What this task involves: Word for word, set down every line of the entries below from the line with "Xavier McDaniel, SEA" to the line with "Spread in dish.", including both, and no other line.

Supplied information:
------------------------------------------------------------------------

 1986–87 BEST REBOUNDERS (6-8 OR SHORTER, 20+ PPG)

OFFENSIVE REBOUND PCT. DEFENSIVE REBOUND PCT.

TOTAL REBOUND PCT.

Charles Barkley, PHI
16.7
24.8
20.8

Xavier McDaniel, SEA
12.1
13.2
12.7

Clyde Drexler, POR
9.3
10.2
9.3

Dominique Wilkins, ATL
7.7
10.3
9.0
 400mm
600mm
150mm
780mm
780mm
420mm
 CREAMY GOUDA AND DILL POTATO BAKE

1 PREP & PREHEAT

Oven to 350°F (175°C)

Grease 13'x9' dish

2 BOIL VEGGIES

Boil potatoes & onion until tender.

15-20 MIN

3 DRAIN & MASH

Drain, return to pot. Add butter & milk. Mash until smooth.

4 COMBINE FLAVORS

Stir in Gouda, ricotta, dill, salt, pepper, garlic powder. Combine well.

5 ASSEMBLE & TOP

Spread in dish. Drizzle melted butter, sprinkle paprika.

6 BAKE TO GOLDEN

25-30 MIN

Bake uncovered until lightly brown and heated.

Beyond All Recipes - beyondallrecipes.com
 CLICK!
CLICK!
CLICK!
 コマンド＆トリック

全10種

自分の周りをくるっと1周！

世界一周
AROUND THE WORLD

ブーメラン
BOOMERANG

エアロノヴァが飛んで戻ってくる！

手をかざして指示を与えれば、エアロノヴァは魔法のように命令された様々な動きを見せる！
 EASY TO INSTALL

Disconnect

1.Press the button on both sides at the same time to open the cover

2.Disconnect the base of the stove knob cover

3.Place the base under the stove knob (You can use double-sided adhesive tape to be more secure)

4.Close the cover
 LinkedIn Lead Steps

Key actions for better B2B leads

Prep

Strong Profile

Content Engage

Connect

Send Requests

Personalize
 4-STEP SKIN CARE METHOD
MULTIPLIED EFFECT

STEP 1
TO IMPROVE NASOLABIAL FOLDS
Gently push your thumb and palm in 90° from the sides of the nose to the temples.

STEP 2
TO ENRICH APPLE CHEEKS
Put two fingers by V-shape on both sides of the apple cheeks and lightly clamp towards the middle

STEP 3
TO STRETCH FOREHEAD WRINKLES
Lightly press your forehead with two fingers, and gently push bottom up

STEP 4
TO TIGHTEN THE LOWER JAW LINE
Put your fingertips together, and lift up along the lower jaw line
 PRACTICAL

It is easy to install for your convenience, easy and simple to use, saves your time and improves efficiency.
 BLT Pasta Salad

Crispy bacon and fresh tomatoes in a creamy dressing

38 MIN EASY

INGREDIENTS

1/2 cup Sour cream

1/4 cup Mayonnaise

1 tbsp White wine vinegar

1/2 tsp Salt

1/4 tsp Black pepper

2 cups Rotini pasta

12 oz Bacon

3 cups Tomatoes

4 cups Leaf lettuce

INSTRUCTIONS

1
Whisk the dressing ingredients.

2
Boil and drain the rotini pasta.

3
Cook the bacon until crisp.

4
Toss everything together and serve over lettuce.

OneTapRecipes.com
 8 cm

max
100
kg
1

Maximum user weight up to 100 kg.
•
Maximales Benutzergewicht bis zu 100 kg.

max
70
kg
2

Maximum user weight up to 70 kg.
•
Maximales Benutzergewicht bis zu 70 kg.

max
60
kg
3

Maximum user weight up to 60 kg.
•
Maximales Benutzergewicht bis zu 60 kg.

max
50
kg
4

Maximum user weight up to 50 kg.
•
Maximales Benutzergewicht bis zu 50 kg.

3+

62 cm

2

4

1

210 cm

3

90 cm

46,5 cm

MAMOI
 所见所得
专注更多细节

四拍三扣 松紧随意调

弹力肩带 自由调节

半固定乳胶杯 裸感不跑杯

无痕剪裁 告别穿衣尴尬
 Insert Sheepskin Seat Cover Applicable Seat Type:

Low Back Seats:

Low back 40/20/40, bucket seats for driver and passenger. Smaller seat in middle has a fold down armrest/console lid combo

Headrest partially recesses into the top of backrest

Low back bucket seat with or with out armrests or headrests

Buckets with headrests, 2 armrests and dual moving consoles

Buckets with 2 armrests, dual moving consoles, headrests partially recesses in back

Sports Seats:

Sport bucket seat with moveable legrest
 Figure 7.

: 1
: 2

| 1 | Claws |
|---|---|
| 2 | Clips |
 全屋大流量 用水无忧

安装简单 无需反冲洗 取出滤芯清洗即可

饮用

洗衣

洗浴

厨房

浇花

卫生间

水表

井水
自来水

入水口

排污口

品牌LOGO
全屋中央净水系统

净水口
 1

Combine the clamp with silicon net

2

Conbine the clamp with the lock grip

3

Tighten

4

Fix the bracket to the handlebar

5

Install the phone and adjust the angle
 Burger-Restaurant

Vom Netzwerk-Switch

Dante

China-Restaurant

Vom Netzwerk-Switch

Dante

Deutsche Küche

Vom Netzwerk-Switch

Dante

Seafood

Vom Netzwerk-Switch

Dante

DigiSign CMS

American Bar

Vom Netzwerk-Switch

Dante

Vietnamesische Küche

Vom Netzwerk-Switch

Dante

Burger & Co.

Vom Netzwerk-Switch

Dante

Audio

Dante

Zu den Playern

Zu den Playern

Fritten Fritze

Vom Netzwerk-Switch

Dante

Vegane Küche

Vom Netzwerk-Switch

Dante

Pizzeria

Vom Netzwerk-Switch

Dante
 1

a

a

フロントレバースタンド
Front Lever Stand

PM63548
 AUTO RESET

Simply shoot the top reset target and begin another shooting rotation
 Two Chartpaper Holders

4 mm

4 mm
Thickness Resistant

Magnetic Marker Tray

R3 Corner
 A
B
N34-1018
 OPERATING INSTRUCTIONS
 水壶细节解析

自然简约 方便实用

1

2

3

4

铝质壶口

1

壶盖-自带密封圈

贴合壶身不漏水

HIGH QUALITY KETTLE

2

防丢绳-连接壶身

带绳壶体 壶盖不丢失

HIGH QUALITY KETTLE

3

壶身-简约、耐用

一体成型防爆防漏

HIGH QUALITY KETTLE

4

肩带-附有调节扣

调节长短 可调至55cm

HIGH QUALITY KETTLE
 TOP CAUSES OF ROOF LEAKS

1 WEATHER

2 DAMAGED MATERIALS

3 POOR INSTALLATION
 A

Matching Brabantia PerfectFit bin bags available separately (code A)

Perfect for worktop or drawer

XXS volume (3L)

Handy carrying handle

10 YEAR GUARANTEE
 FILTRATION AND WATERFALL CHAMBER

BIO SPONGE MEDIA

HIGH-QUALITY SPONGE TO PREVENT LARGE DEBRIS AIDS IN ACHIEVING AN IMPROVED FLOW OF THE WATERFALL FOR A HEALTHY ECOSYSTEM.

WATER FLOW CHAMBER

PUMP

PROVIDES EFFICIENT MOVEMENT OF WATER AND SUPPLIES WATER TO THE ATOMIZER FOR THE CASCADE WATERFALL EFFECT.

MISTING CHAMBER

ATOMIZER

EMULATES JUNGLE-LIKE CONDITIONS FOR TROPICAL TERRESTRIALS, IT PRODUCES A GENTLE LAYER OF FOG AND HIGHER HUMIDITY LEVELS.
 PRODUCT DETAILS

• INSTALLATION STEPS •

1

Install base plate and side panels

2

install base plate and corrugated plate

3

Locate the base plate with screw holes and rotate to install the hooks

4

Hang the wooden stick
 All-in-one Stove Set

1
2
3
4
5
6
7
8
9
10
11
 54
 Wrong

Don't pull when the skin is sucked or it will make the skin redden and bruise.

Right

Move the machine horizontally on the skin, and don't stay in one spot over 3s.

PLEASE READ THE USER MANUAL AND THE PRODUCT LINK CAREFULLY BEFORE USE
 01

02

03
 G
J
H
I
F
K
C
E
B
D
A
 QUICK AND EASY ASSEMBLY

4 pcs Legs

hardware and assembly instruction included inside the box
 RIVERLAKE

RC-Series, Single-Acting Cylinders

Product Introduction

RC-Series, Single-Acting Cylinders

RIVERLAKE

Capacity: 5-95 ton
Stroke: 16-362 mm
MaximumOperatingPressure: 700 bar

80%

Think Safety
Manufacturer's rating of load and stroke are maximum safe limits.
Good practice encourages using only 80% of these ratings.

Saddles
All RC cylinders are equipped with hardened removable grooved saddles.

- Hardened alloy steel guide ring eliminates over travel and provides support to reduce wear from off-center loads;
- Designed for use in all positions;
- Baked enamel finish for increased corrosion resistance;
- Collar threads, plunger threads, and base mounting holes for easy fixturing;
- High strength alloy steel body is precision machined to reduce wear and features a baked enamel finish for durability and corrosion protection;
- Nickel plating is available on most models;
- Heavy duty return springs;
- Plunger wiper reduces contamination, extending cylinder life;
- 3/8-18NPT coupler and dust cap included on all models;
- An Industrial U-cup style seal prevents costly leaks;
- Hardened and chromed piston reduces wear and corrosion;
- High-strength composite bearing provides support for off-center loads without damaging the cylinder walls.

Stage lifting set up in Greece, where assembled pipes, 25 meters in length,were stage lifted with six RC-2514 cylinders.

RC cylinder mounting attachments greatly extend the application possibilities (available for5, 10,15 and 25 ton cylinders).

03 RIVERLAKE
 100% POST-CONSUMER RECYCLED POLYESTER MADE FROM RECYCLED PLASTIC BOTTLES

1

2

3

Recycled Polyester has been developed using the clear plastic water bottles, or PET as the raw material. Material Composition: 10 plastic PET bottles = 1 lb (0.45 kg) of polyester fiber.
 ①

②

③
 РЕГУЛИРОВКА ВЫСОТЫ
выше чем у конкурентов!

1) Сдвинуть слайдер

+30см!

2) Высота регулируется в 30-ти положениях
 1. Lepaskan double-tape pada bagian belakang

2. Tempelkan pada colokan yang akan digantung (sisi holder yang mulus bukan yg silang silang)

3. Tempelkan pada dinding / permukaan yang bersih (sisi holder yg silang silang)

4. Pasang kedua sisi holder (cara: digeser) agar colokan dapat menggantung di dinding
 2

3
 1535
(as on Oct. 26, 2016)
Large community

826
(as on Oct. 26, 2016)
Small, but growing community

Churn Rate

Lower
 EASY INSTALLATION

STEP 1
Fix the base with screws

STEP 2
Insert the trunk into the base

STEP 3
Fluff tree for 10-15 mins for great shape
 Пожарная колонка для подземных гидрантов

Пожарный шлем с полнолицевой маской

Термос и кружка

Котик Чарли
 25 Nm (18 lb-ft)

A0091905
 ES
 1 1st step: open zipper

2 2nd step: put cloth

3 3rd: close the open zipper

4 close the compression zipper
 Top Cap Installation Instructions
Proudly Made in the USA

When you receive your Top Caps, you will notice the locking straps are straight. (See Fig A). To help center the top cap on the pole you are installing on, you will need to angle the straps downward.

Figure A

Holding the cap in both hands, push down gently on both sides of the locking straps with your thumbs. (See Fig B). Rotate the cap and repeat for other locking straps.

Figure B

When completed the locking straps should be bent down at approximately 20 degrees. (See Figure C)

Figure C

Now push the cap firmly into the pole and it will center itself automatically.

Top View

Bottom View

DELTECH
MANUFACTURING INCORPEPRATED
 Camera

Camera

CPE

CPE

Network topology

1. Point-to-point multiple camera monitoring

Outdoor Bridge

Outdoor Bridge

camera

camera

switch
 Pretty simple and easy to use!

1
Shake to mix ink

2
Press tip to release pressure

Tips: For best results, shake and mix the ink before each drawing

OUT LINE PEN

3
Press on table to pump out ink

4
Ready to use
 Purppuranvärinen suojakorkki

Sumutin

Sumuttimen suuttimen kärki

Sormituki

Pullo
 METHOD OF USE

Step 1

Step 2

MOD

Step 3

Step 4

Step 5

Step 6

------------------------------------------------------------------------

Result:
Xavier McDaniel, SEA
12.1
13.2
12.7

Clyde Drexler, POR
9.3
10.2
9.3

Dominique Wilkins, ATL
7.7
10.3
9.0
 400mm
600mm
150mm
780mm
780mm
420mm
 CREAMY GOUDA AND DILL POTATO BAKE

1 PREP & PREHEAT

Oven to 350°F (175°C)

Grease 13'x9' dish

2 BOIL VEGGIES

Boil potatoes & onion until tender.

15-20 MIN

3 DRAIN & MASH

Drain, return to pot. Add butter & milk. Mash until smooth.

4 COMBINE FLAVORS

Stir in Gouda, ricotta, dill, salt, pepper, garlic powder. Combine well.

5 ASSEMBLE & TOP

Spread in dish. Drizzle melted butter, sprinkle paprika.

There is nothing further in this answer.